Rituel capitaliste autrefois associé aux échanges d'enveloppes et aux achats de fin d'année, la prime traverse de mauvais moments depuis quelque temps, alors que l'économie mondiale se trouve en pleine récession.

Jim Fisher, vice-recteur de l'école de gestion Rotman à l'Université de Toronto, croit qu'au moins une bonne chose va naître de la situation actuelle: les gens vont réexaminer la prime et sa raison d'être.

De nombreux observateurs - parmi lesquels des avocats des Etats-Unis et de Grande-Bretagne, des économistes, des défenseurs des droits des travailleurs ainsi que des théoriciens de la gestion - estiment que la prime ne joue plus le rôle qui était auparavant le sien.

L'octroi aux dirigeants du géant américain de l'assurance AIG, en difficulté, de 165 millions $ US en primes pour leurs réalisations lors de la désastreuse année 2008, alors même que l'entreprise profite des largesses du gouvernement américain sous la forme de milliards de dollars d'aide financière, ne constitue que la pointe de l'iceberg.

La même semaine que des responsables d'AIG étaient forcés de comparaître devant le Congrès des Etats-Unis, à Washington, ceux de la société canadienne Nortel, en faillite, se battaient en cour au sujet des primes de 7,3 millions $ versées à huit hauts dirigeants de la société.

Les dirigeants de la société d'Etat Radio-Canada, faisant face à la possibilité d'importantes mises à pied susceptibles de toucher jusqu'à 1200 employés, ont paru étonnés par la réaction défavorable provoquée par leur décision de ne s'accorder que la moitié des primes prévues pour 2009.

«Les primes, comme elles avaient à l'origine été conçues, devraient être liées à la performance», a affirmé Linda Duxbury, de l'école de commerce de l'Université Carleton, à Ottawa.

«Ces primes ne sont d'aucune façon liées à quelque dimension de la performance que ce soit.

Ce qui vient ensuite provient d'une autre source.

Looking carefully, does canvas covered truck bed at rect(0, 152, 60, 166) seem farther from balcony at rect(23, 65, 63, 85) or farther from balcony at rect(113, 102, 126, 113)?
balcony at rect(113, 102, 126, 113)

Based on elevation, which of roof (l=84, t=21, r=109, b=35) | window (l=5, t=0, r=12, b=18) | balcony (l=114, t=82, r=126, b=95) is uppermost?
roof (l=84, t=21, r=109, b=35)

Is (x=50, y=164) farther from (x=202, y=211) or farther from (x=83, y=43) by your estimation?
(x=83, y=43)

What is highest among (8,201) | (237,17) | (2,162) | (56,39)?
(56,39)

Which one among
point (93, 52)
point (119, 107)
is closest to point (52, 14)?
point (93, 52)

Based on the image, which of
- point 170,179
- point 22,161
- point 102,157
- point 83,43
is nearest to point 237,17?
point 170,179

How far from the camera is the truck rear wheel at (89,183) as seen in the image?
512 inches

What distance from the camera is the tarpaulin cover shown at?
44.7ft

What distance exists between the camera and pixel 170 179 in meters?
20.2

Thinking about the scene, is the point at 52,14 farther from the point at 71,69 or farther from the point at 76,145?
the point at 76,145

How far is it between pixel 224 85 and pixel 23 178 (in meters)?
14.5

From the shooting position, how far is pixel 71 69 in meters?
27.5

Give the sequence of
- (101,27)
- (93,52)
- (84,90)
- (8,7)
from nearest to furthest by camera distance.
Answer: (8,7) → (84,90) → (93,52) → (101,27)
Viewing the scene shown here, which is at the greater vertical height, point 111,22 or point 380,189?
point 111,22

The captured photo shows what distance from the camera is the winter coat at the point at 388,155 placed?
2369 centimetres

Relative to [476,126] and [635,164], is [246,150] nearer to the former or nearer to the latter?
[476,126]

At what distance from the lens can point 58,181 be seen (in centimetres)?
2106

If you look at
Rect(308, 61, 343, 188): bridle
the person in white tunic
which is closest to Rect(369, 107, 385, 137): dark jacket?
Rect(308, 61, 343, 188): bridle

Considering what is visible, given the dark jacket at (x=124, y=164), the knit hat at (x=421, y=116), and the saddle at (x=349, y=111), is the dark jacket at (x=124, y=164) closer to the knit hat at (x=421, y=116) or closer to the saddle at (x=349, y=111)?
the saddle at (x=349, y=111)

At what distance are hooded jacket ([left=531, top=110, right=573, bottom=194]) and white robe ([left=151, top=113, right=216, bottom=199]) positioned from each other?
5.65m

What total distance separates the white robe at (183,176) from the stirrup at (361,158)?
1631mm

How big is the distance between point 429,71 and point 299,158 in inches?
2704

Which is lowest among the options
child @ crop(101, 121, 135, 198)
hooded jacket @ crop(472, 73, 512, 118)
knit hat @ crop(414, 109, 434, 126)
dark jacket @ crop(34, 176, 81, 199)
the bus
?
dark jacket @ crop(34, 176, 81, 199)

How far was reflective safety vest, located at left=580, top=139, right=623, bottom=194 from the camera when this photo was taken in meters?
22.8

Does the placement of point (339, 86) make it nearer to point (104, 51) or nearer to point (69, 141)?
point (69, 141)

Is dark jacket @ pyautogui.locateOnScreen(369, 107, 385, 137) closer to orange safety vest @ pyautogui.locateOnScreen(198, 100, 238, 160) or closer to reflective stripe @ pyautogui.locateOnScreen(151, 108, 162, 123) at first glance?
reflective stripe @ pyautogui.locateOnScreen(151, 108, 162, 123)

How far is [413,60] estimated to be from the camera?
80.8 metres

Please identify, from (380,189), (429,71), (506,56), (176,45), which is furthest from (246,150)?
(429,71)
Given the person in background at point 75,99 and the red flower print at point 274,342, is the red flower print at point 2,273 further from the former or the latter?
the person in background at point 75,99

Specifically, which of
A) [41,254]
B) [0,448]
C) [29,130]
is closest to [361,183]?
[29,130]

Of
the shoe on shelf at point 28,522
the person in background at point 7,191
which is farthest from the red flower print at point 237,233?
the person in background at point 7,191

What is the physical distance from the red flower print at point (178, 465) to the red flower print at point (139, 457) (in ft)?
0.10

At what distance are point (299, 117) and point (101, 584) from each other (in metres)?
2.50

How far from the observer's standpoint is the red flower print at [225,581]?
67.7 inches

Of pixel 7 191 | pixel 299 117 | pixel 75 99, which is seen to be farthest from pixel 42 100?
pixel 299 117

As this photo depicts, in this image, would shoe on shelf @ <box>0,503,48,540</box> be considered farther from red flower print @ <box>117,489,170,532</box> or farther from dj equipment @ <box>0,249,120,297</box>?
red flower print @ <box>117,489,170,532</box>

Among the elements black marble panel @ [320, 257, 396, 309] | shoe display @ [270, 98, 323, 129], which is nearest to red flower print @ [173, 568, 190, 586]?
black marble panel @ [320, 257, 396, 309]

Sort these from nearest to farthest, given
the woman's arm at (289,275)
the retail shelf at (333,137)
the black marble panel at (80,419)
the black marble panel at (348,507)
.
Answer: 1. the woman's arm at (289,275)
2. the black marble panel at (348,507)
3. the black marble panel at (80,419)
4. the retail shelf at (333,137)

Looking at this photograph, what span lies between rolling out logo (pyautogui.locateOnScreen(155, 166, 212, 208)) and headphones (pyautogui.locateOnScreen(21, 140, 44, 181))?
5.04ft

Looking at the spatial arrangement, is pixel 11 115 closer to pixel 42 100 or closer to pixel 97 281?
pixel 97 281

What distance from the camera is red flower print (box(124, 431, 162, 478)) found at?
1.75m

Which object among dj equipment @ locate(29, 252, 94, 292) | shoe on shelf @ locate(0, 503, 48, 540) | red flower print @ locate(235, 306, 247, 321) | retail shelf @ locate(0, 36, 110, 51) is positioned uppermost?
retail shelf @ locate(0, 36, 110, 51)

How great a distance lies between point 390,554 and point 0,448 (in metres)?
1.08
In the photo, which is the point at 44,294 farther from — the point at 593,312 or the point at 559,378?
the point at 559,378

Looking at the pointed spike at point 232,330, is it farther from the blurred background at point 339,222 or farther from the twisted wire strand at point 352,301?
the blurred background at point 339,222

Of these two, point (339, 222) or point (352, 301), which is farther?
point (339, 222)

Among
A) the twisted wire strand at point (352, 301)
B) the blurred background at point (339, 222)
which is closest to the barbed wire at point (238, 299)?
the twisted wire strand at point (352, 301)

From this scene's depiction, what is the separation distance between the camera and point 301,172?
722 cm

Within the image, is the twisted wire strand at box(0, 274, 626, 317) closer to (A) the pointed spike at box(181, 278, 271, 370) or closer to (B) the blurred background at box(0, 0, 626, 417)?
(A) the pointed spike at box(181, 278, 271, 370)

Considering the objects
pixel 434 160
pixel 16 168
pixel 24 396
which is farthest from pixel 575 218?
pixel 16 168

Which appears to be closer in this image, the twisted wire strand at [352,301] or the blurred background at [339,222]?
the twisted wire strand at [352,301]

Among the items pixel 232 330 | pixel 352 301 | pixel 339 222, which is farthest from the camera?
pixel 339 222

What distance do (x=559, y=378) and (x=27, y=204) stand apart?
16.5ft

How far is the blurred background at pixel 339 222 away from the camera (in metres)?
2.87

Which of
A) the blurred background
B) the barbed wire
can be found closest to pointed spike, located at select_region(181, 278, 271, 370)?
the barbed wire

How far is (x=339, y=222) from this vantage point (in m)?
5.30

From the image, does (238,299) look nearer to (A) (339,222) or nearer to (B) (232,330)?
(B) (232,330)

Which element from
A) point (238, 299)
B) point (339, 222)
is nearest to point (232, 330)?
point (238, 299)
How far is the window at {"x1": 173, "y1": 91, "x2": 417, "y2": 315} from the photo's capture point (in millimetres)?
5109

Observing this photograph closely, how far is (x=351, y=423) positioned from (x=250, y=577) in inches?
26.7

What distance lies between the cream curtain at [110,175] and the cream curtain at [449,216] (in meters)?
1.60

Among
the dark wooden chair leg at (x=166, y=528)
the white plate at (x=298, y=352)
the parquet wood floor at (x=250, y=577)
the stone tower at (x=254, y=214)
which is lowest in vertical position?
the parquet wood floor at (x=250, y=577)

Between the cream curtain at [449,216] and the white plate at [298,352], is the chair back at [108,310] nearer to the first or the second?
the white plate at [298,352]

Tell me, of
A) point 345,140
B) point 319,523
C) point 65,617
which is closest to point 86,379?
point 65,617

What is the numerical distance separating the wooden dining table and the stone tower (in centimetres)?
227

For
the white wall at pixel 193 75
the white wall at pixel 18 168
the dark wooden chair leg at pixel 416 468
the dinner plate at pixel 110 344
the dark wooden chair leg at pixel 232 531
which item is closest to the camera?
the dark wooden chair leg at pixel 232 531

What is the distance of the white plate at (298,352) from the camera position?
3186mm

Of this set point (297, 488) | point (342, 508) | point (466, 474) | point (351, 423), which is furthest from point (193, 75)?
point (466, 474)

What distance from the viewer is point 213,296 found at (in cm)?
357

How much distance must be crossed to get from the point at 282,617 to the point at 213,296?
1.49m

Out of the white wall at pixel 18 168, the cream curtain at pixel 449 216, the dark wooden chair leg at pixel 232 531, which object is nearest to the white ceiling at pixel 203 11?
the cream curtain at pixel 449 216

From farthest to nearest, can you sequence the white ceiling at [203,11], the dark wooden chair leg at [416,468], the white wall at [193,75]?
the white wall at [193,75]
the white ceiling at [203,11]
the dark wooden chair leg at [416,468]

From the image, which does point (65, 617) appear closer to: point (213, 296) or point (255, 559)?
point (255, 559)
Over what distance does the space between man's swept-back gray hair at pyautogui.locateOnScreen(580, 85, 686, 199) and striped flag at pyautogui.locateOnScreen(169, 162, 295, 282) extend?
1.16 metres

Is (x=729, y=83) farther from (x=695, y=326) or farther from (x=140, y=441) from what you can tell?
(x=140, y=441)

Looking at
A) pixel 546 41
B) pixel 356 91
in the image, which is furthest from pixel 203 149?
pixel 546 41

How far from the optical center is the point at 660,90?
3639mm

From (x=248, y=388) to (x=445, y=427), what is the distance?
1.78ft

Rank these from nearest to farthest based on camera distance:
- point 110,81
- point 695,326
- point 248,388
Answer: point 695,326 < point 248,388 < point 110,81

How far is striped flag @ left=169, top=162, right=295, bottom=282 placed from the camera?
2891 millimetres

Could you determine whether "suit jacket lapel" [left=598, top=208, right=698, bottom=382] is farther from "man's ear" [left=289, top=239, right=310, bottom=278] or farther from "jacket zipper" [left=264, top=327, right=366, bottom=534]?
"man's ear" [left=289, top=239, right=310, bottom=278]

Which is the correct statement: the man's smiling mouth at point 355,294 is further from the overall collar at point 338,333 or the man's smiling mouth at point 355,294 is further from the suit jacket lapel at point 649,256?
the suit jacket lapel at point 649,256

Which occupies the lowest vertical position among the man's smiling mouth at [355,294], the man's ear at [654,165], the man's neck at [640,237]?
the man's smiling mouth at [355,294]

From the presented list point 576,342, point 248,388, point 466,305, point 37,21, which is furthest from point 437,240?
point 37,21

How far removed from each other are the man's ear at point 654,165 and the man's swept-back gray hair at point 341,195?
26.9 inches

C'est en fait le contraire», a-t-elle cependant ajouté.

Encore relativement modéré en Amérique du Nord, le débat entourant la culture des primes fait pleinement rage en Grande-Bretagne.

«Les fonctionnaires s'attendent maintenant à de grosses primes s'ils atteignent leurs objectifs, et dans le cas contraire, ils s'attendent quand même à des primes pour les encourager à essayer plus fort», a récemment affirmé le député libéral démocrate britannique Vince Cable, ancien économiste en chef de la société pétrolière Shell.